We cannot take an image of the Milky Way because we live within it, in one of the spiral arms. Thus it is important to view the Milky Way in alternative ways in order to understand its structure.

To begin, we can build upon concepts that are more commonly used in other aspects of our lives. To begin with, let us review the common way we view the surface of the Earth.

![Longitude-latitude diagram view of the Earth](https://github.com/mcstroh/python-tutorials/blob/master/velocity_stars_in_milky_way/images/earth_l_b_comparison.png?raw=true)

We can view our galaxy, the Milky Way, in a similar manner.

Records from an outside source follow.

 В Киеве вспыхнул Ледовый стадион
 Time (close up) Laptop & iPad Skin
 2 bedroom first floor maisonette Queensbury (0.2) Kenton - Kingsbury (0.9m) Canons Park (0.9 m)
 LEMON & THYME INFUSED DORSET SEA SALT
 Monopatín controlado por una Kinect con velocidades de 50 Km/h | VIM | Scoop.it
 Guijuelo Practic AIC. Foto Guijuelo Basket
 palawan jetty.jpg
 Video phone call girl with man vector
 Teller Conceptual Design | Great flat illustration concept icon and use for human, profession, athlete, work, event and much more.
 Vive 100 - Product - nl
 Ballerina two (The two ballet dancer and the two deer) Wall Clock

Below is an image of carbon-oxygen clouds in the Milky Way using a similar Longitude-Latitude coordinate system.

![Longitude-latitude diagram of the Milky Way](https://github.com/mcstroh/python-tutorials/blob/master/velocity_stars_in_milky_way/images/dame_l_b_simplified.png?raw=true)

This isn't particularly useful because the Milky Way looks pretty flat because most of the clouds reside in a very thin disk.
As an alternative, we can replace latitude with something else. 
Below, we show a similar diagram where someone has plotted velocity of the clouds along the y-axis.

![Longitude-velocity diagram of the Milky Way](https://github.com/mcstroh/python-tutorials/blob/master/velocity_stars_in_milky_way/images/dame_l_v_simplified.png?raw=true)

# Section B: The Doppler effect

We often think of light as a wave, described by a wavelength (the distance between nearby peaks), or a frequency (how often peaks are detected).
If the star is stationary, the peaks of the wave will be detected at regular intervals as demonstrated in the Wikipedia image below (think of the circles as representing separate peaks of the wave moving away from the star):

![Sound emitted by a stationary source](https://upload.wikimedia.org/wikipedia/commons/e/e3/Dopplereffectstationary.gif)

However, if the star is moving, an observer will measure a difference in the detected light.

![Sound emitted by a moving source](https://upload.wikimedia.org/wikipedia/commons/c/c9/Dopplereffectsourcemovingrightatmach0.7.gif)

If the star is moving away from you, the peaks will be much further apart (redshifting). 

*   If a star is moving **away from you**, the peaks will be much further apart. This is referred to as **redshifting** because red light has a longer wavelength (higher frequency) than blue light.
*   If a star is moving **towards you**, the peaks will be much closer together. This is referred to as **blueshifting** because blue light has a shorter wavelength (lower frequency) than red light.


Therefore, if we know what the frequency of light **should be**, we can calculate the velocity of a star by measuring the frequency that we observe. In particular, we can find the velocity using:

$v = \bigg(1 - \frac{f_{observed}}{f_{stationary}} \bigg)c$

In this equation, 
*    v is the velocity,
*    $f_{observed}$ is the frequency measured by the observer,
*    $f_{stationary}$ is the frequency when the star is stationary, and
*    c is the speed of light (approximately $3 \times 10^5$ km/s, or $6.706 \times 10^8$ miles/hour).


##Regarding units
Frequency is often measured in units of hertz (Hz), which indicates how many peaks arrive per second. 
In this notebook we will commonly use units of GHz which are $10^9$ Hz. 
Thus if observing light at 43 GHz, the wave of light peaks $43\times10^{9}$ times per second.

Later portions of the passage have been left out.